For pumping parents, flange fit deserves a close look. A flange that’s too tight compresses the ducts and leaves milk behind. One that’s too large pulls in excess tissue and causes friction. Your nipple should move freely in the tunnel without rubbing the sides, and you should see steady milk flow without pain. Since breast size can change throughout your breastfeeding journey, the flange size that worked at two weeks postpartum may not work at three months.

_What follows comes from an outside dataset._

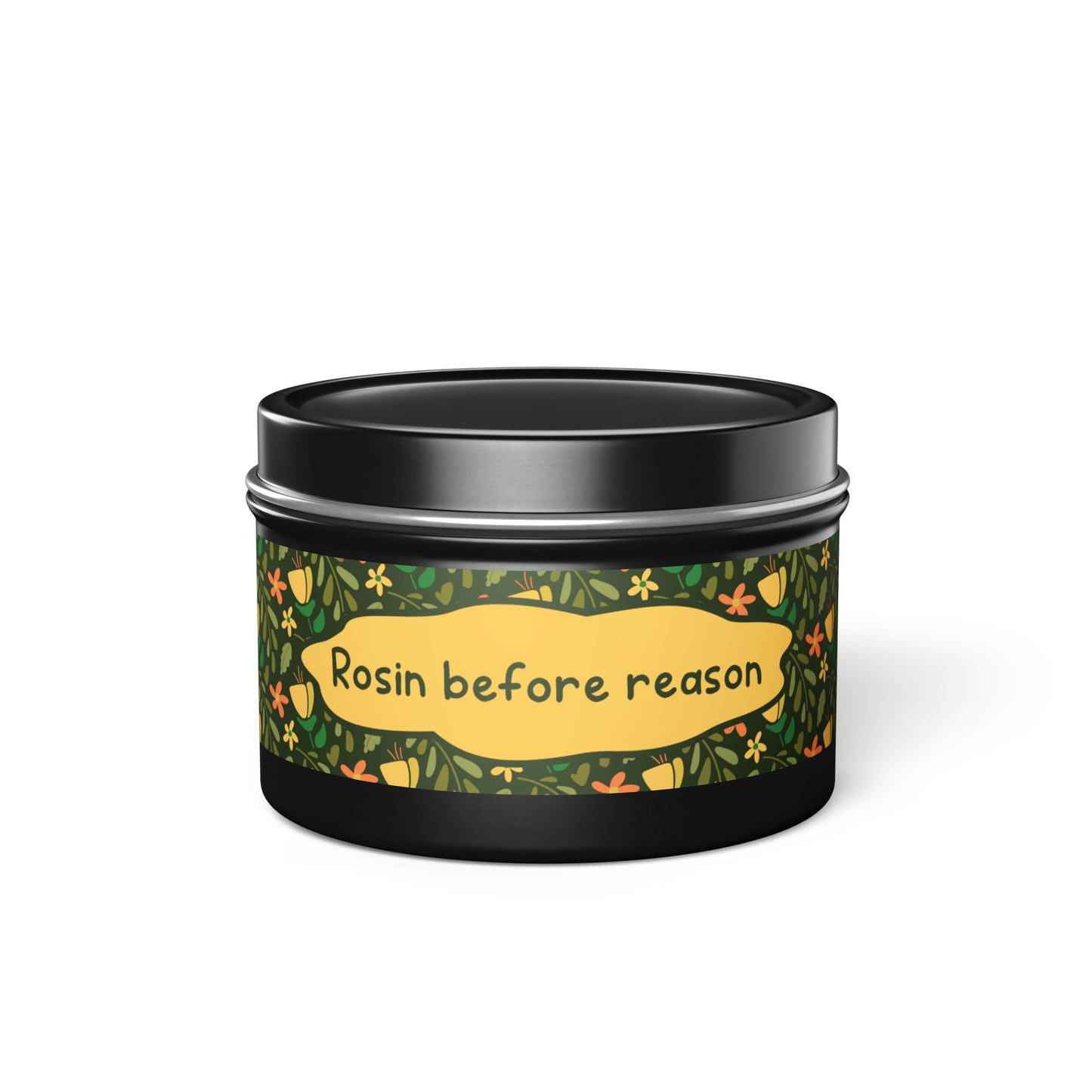 Rosin before reason -Tin Candle- Summer edition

When Mastitis Might Be Something Else

Mastitis that doesn’t respond to treatment, or that keeps recurring despite addressing all the common triggers, warrants further investigation. A breast abscess, a walled-off pocket of infected fluid, can develop when mastitis doesn’t fully resolve. It typically presents as a painful, firm lump that persists even after other symptoms improve. Ultrasound can confirm the diagnosis, and drainage with a needle is both diagnostic and therapeutic.

In rare cases, symptoms that look like mastitis can signal inflammatory breast cancer, particularly if you’re not currently breastfeeding or are postmenopausal. The key differences: inflammatory breast cancer tends to develop more gradually (symptoms lasting weeks rather than days), involves significant breast swelling (which is 15 times more strongly associated with cancer than with mastitis), and doesn’t improve with antibiotics. Breast redness or warmth that persists beyond two weeks of treatment should be evaluated with imaging.